Pierce's disease is caused by a bacterium, Xylella fastidiosa. It can be carried by a half-inch-long insect known as the glassy-winged sharpshooter, which arrived in Southern California in the mid-1990s. The pest can harbor Xylella in its gut, then move it into plants when it punctures grapevine stems to feed on nutritious sap. Once inside a grapevine, X. fastidiosa bacteria multiply, blocking the flow of water and nutrients. Severely infected vines die. Pierce's disease affects wine, table, and raisin grapes. Neither the insect carrier nor the disease harms humans.

The ARS and Brazilian scientists in this joint research effort intend to discover the sequence of all of the genes in the Xylella strain that is infecting Temecula Valley grapevines.

Other Xylella research at ARS:

Edwin L. Civerolo, with ARS in Davis, Calif., will lead the project jointly with Andrew J.G. Simpson of the Ludwig Institute for Cancer Research at São Paulo.

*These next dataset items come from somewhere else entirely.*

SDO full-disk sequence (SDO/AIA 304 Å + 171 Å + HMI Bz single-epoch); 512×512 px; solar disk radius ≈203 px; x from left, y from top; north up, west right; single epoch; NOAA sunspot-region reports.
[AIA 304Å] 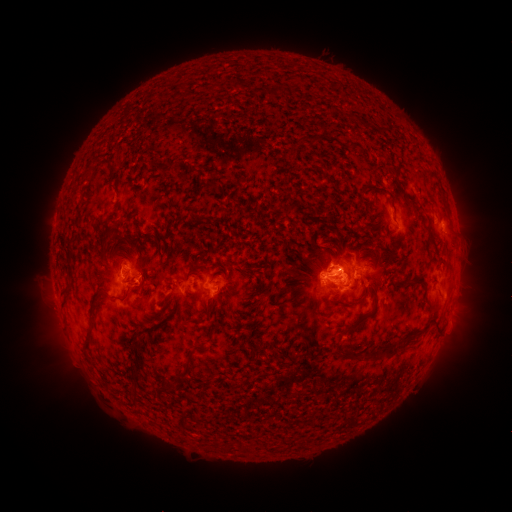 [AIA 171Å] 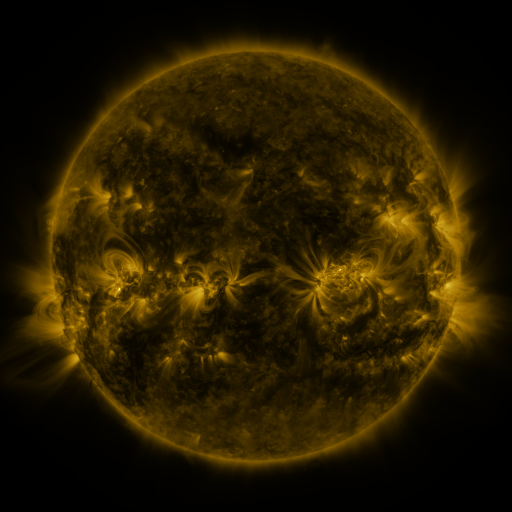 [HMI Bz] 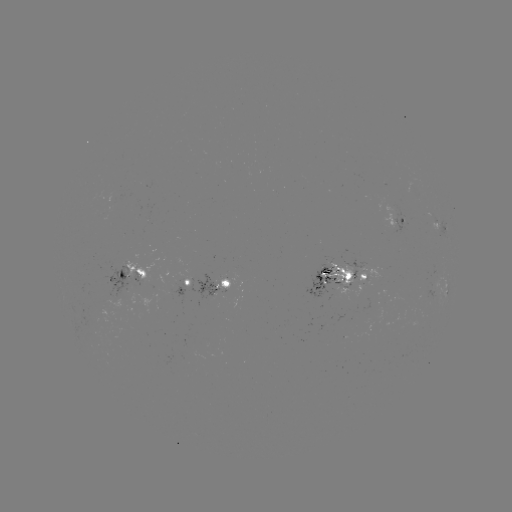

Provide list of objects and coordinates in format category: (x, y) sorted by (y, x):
spotted active region: (389, 183)
spotted active region: (440, 221)
spotted active region: (341, 259)
spotted active region: (132, 268)
spotted active region: (211, 285)
spotted active region: (445, 287)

Simpson is DNA Coordinator of the Organization for Nucleotide Sequencing and Analysis at São Paulo, where scientists sequenced the genome of a related Xylella strain that causes disease in citrus, making them the first in the world to sequence the genome of a plant pathogen.

The American Vineyard Foundation and the California Department of Food and Agriculture will each contribute $62,500 to the research, matching USDA funding of $125,000. The São Paulo State Research Foundation in Brazil will contribute $250,000 to the effort, which is expected to take less than a year to complete.